Como la belleza del otoño termina por el suelo, he ocupado algunos ratos de las últimas semanas en recoger las hojas que le dan a la tierra tonalidad marciana. Uno de los tesoros más grandes que poseo es un pequeño bosque –tan pequeño que es muestra de optimismo llamarlo de ese modo– , un árbol en el frente y otros en el traspatio, una foresta hermosa poblada de ardillas, a veces visitada por pájaros carpinteros o por ciervos sigilosos que se aventuran desde las montañas. De manera que cuando el otoño llega con su frío afilado, cuando las hojas se despiden en una llamarada, llega también la hora de abrigarse y salir a recoger tanta belleza y tanto despilfarro.
Al principio de esta curiosa aventura que es tener un pedazo de tierra –y es un alivio vivir en un país donde no hay la inminente amenaza de que a uno lo maten para quedarse con ella–, pensé que la manera más eficiente de recoger las hojas sería comprarse una de esas máquinas estilo aspiradora que lo recogen todo con quejumbrosa eficiencia. Pero tuve la suerte de reaccionar a tiempo y comprender que lo mejor era vivir con deliciosa intensidad esa tarea misteriosa de recoger las hojas de manera artesanal, con la ayuda de un rastrillo, poco a poco, sintiendo el crujir de esas miles de pruebas de que una poderosa inteligencia habita tras las cosas. Siempre que salgo a recoger las hojas del otoño recuerdo un ensayo de Gerard Manley Hopkins sobre la belleza. Hopkins usaba la forma de las hojas de los árboles para explicar que la belleza tiene siempre una especie de simetría asimétrica. Cada hoja, cada criatura, parecen estar diseñadas como la suma de dos mitades idénticas, pero cuándo se observa con cuidado se descubre que las mitades tienen diferencias sustanciales. Tenemos, por ejemplo, ojos y orejas a cada lado, pulmones, brazos, riñones, piernas. Pero si la regla fuera rigurosa habría que tener un corazón a cada lado. Hopkins llega más lejos y consigue demostrar que el hecho mismo de que no haya dos hojas perfectamente idénticas es la prueba del inagotable poder creativo de esa mente que todo lo concibe. Si un ser humano estuviera a cargo de la tarea, es probable que se dedicara a producir cosas en serie, iguales las unas a las otras. Pero el mundo es distinto y no hay dos rostros iguales, dos voces, dos palmas de manos.
Mientras paso el rastrillo por el mar amarillo, pienso también en las tonalidades: cobres, ocres, rojos, marrones, carmesíes; algunas –poquísimas– de un verde obstinado. Llamar amarillo a todo aquello es como decir que estas frases son aliteraciones. Entonces recuerdo aquella frase de Gilberto sobre cómo hay en el alma más matices distintos que colores en un bosque en el otoño, sobre cómo es imposible expresar la foresta interior con el habla y sus aullidos limitados.
Pero a medida que avanza la tarea dejo de ser libresco y me sumerjo en hondas cavilaciones. Recuerdo vivamente los sueños de la noche anterior, veo mi vida en perspectiva, levanto la mirada para apreciar las ramas desnudas donde después de algunos meses volverán los colores de la vida, pienso que un día no estaré para recoger las hojas, que yo mismo seré como una de esas hojas y que tal vez no vendrá nadie a recogerme.

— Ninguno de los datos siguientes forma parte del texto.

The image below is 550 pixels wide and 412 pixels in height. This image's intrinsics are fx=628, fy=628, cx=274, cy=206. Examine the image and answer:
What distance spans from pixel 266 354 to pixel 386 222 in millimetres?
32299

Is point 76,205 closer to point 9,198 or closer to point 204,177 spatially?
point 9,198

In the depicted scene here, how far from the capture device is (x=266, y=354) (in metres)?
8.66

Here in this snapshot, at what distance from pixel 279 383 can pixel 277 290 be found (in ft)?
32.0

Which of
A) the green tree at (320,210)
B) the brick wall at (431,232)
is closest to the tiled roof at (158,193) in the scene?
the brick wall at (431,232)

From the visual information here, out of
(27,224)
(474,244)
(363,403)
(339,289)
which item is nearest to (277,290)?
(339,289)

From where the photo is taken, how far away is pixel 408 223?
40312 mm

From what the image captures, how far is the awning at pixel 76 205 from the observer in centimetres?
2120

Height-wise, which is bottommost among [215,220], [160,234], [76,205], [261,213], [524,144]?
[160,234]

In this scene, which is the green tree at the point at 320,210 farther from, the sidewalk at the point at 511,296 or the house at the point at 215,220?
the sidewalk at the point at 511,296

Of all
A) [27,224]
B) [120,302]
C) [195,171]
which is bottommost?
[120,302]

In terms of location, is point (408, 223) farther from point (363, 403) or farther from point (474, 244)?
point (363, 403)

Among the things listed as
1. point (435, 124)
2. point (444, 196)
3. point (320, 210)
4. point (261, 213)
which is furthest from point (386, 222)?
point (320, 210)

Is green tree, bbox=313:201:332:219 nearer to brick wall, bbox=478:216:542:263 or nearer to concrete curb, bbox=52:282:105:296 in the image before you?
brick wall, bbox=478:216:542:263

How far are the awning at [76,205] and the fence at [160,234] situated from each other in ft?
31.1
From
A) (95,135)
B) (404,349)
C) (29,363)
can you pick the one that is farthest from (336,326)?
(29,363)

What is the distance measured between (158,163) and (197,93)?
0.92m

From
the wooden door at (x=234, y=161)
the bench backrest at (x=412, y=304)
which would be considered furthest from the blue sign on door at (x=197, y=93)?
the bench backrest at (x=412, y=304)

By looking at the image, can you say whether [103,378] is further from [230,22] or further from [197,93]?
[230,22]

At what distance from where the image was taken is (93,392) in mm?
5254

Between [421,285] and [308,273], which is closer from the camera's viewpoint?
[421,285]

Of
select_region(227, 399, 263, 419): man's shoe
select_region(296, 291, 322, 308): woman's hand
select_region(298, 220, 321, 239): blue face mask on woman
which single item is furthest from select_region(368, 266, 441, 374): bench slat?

Pero también las reflexiones filosóficas se diluyen con el transcurrir de la tarea y, entonces, sólo quedan imágenes absurdas: una campana sorda y delirante, un pulpo enorme aferrado a una maleta, un tres de copas y una pelota.
Y al final ni siquiera hay imágenes, ni siquiera hay conciencia. Sólo hay una criatura en el bosque que acaricia la tierra, que transcurre y se marcha.
Publicado en Centrópolis, en octubre de 2008.